On Saturday, 2 September 2017 at 02:37:08 UTC, Mike Parker wrote:
On Saturday, 2 September 2017 at 01:19:52 UTC, EntangledQuanta
wrote:
The whole point is so that there is no wasted space, so if it
requires that then it's not a waste of space but a bug.
Audio that is in24 is 3 bytes per sample, not 4. Every 3 bytes
are a sample, not every 3 out of 4.
Basically a byte[] cast to a int24 array should be 1/3 the
size and every 3 bytes are the same as an int24.
Thanks for pointing this out if it is necessary.
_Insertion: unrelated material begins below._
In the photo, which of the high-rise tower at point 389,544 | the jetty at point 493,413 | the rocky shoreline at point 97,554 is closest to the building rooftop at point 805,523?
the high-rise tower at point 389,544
It's not a bug, but a feature. Data structure alignment is
important for efficient reads, so several languages (D, C, C++,
Ada, and more) will automatically pad structs so that they can
maintain specific byte alignments. On a 32-bit system, 4-byte
boundaries are the default. So a struct with 3 ubytes is going
to be padded with an extra byte at the end. Telling the
compiler to align on a 1-byte boundary (essentially disabling
alignment) will save you space, but will will generally cost
you cycles in accessing the data.
You fail to read correctly. A bug in his code. If he is treating
in24's as int32's and simply ignoring the upper byte then it is
not a true int24 and all the work he did would be pointless. I
can do that by simply reading an int32 and masking the high bit.